■ Provided records
===============

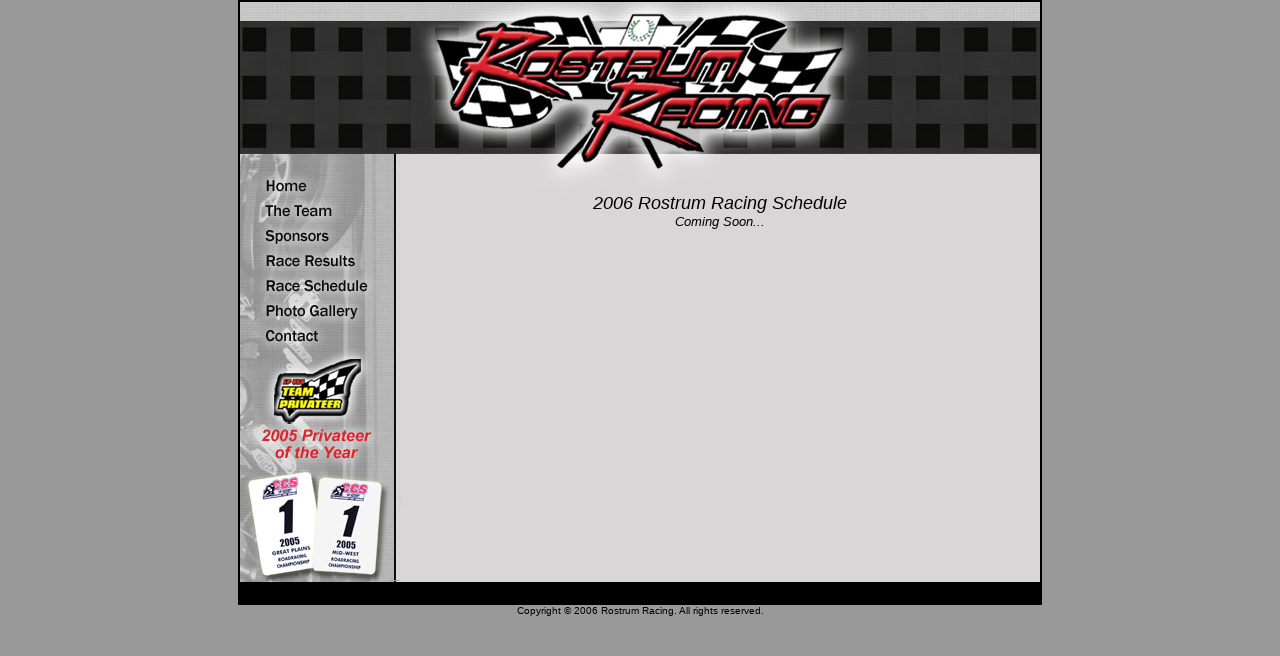

--- FILE ---
content_type: text/html
request_url: http://rostrumracing.com/schedule.htm
body_size: 1627
content:
<!DOCTYPE HTML PUBLIC "-//W3C//DTD HTML 4.01 Transitional//EN">
<html><!-- InstanceBegin template="/Templates/maintemplate.dwt" codeOutsideHTMLIsLocked="false" -->
<head>
<!-- InstanceBeginEditable name="doctitle" -->
<title>race schedule</title>
<!-- InstanceEndEditable -->
<meta http-equiv="Content-Type" content="text/html; charset=iso-8859-1">
<!-- InstanceBeginEditable name="head" -->
<!-- InstanceEndEditable -->
<script language="JavaScript" type="text/JavaScript">
<!--
function MM_swapImgRestore() { //v3.0
  var i,x,a=document.MM_sr; for(i=0;a&&i<a.length&&(x=a[i])&&x.oSrc;i++) x.src=x.oSrc;
}

function MM_preloadImages() { //v3.0
  var d=document; if(d.images){ if(!d.MM_p) d.MM_p=new Array();
    var i,j=d.MM_p.length,a=MM_preloadImages.arguments; for(i=0; i<a.length; i++)
    if (a[i].indexOf("#")!=0){ d.MM_p[j]=new Image; d.MM_p[j++].src=a[i];}}
}

function MM_findObj(n, d) { //v4.01
  var p,i,x;  if(!d) d=document; if((p=n.indexOf("?"))>0&&parent.frames.length) {
    d=parent.frames[n.substring(p+1)].document; n=n.substring(0,p);}
  if(!(x=d[n])&&d.all) x=d.all[n]; for (i=0;!x&&i<d.forms.length;i++) x=d.forms[i][n];
  for(i=0;!x&&d.layers&&i<d.layers.length;i++) x=MM_findObj(n,d.layers[i].document);
  if(!x && d.getElementById) x=d.getElementById(n); return x;
}

function MM_swapImage() { //v3.0
  var i,j=0,x,a=MM_swapImage.arguments; document.MM_sr=new Array; for(i=0;i<(a.length-2);i+=3)
   if ((x=MM_findObj(a[i]))!=null){document.MM_sr[j++]=x; if(!x.oSrc) x.oSrc=x.src; x.src=a[i+2];}
}
//-->
</script>
</head>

===============

■ Problem to solve
Where a line above contains the string "oSrc", copy that line.

■ Answer box
  var i,x,a=document.MM_sr; for(i=0;a&&i<a.length&&(x=a[i])&&x.oSrc;i++) x.src=x.oSrc;
   if ((x=MM_findObj(a[i]))!=null){document.MM_sr[j++]=x; if(!x.oSrc) x.oSrc=x.src; x.src=a[i+2];}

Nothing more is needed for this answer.